Auto-detects input shape from normalized hex length. Pass `--separator <s>` to change the joiner (default `-`).

## How it works

1. Input is validated against the requested `HashInput` variant; non-matching shapes return `HumanhashError`.
2. The bytes are read MSB-first as a stream of 11-bit windows.
3. Each 11-bit window indexes the BIP39 wordlist (2048 entries = 2¹¹).
4. Any input bits that don't fill a complete 11-bit window become a hex tail at the end (2-char tail for MD5/SHA-1, 1-char for SHA-256, etc.).
5. Words and the hex tail are joined with the configured separator.

The mapping is fully deterministic and lossless — the same input always renders the same output, and (in principle) the output is decodable back to the original digest.

## License

[Unlicense](./LICENSE) — public domain.

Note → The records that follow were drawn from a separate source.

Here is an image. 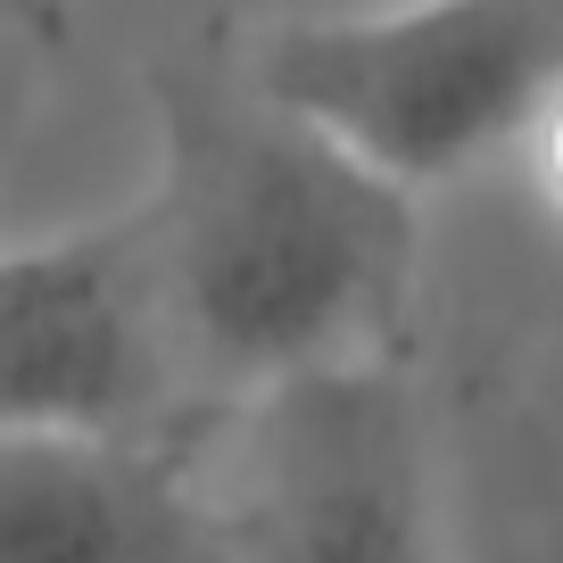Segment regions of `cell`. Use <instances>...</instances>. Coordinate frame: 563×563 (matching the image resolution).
Masks as SVG:
<instances>
[{"label": "cell", "instance_id": "1", "mask_svg": "<svg viewBox=\"0 0 563 563\" xmlns=\"http://www.w3.org/2000/svg\"><path fill=\"white\" fill-rule=\"evenodd\" d=\"M150 108L158 175L133 208L199 415L398 349L422 290V183L282 100L224 42L166 51Z\"/></svg>", "mask_w": 563, "mask_h": 563}, {"label": "cell", "instance_id": "2", "mask_svg": "<svg viewBox=\"0 0 563 563\" xmlns=\"http://www.w3.org/2000/svg\"><path fill=\"white\" fill-rule=\"evenodd\" d=\"M241 51L282 100L431 191L514 150L563 75V0H382L257 25Z\"/></svg>", "mask_w": 563, "mask_h": 563}, {"label": "cell", "instance_id": "3", "mask_svg": "<svg viewBox=\"0 0 563 563\" xmlns=\"http://www.w3.org/2000/svg\"><path fill=\"white\" fill-rule=\"evenodd\" d=\"M224 555H422V422L398 349L316 365L208 415L199 440Z\"/></svg>", "mask_w": 563, "mask_h": 563}, {"label": "cell", "instance_id": "4", "mask_svg": "<svg viewBox=\"0 0 563 563\" xmlns=\"http://www.w3.org/2000/svg\"><path fill=\"white\" fill-rule=\"evenodd\" d=\"M0 422H208L175 365L141 208L0 249Z\"/></svg>", "mask_w": 563, "mask_h": 563}, {"label": "cell", "instance_id": "5", "mask_svg": "<svg viewBox=\"0 0 563 563\" xmlns=\"http://www.w3.org/2000/svg\"><path fill=\"white\" fill-rule=\"evenodd\" d=\"M199 440H208V422H166V431L0 422V555H58V563L224 555Z\"/></svg>", "mask_w": 563, "mask_h": 563}, {"label": "cell", "instance_id": "6", "mask_svg": "<svg viewBox=\"0 0 563 563\" xmlns=\"http://www.w3.org/2000/svg\"><path fill=\"white\" fill-rule=\"evenodd\" d=\"M514 158H522V175H530V191H539V208L563 224V75L530 100V117H522V133H514Z\"/></svg>", "mask_w": 563, "mask_h": 563}, {"label": "cell", "instance_id": "7", "mask_svg": "<svg viewBox=\"0 0 563 563\" xmlns=\"http://www.w3.org/2000/svg\"><path fill=\"white\" fill-rule=\"evenodd\" d=\"M0 25H18V34H58V25H67V0H0Z\"/></svg>", "mask_w": 563, "mask_h": 563}]
</instances>
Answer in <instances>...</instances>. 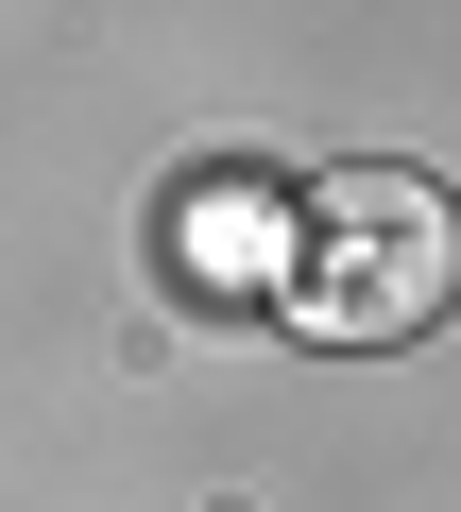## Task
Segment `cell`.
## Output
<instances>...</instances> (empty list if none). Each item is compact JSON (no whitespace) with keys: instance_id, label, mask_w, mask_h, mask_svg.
<instances>
[{"instance_id":"obj_1","label":"cell","mask_w":461,"mask_h":512,"mask_svg":"<svg viewBox=\"0 0 461 512\" xmlns=\"http://www.w3.org/2000/svg\"><path fill=\"white\" fill-rule=\"evenodd\" d=\"M291 325L308 342H410L461 308V205L427 171H325L291 205Z\"/></svg>"}]
</instances>
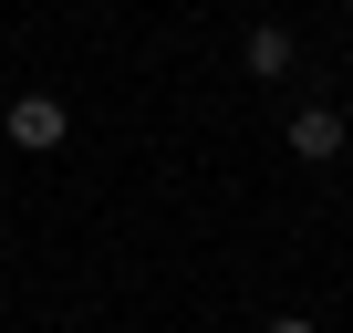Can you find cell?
<instances>
[{
	"label": "cell",
	"mask_w": 353,
	"mask_h": 333,
	"mask_svg": "<svg viewBox=\"0 0 353 333\" xmlns=\"http://www.w3.org/2000/svg\"><path fill=\"white\" fill-rule=\"evenodd\" d=\"M0 125H11V146H32V156H52L63 146V94H11V115H0Z\"/></svg>",
	"instance_id": "cell-1"
},
{
	"label": "cell",
	"mask_w": 353,
	"mask_h": 333,
	"mask_svg": "<svg viewBox=\"0 0 353 333\" xmlns=\"http://www.w3.org/2000/svg\"><path fill=\"white\" fill-rule=\"evenodd\" d=\"M343 135H353V125H343L332 104H301V115H291V156H301V166H322V156H343Z\"/></svg>",
	"instance_id": "cell-2"
},
{
	"label": "cell",
	"mask_w": 353,
	"mask_h": 333,
	"mask_svg": "<svg viewBox=\"0 0 353 333\" xmlns=\"http://www.w3.org/2000/svg\"><path fill=\"white\" fill-rule=\"evenodd\" d=\"M291 53H301V42H291L281 21H250V42H239V63H250L260 84H281V73H291Z\"/></svg>",
	"instance_id": "cell-3"
},
{
	"label": "cell",
	"mask_w": 353,
	"mask_h": 333,
	"mask_svg": "<svg viewBox=\"0 0 353 333\" xmlns=\"http://www.w3.org/2000/svg\"><path fill=\"white\" fill-rule=\"evenodd\" d=\"M260 333H312V323H301V312H270V323H260Z\"/></svg>",
	"instance_id": "cell-4"
}]
</instances>
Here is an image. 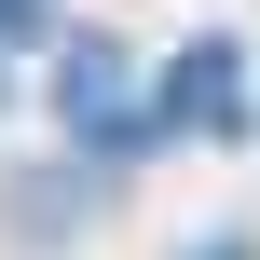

The BIP-0039 wordlist embedded in `dicts/bip39.txt` is itself public domain (CC0). See [NOTICE](./NOTICE) for upstream credit.

## Inspired by

- [zacharyvoase/humanhash]https://github.com/zacharyvoase/humanhash — the original 256-word humanhash. This crate diverges on wordlist (BIP39 / 2048), lossless encoding (preserves every input bit), and typed input enum, but the spirit of "hashes that read like English" is the same.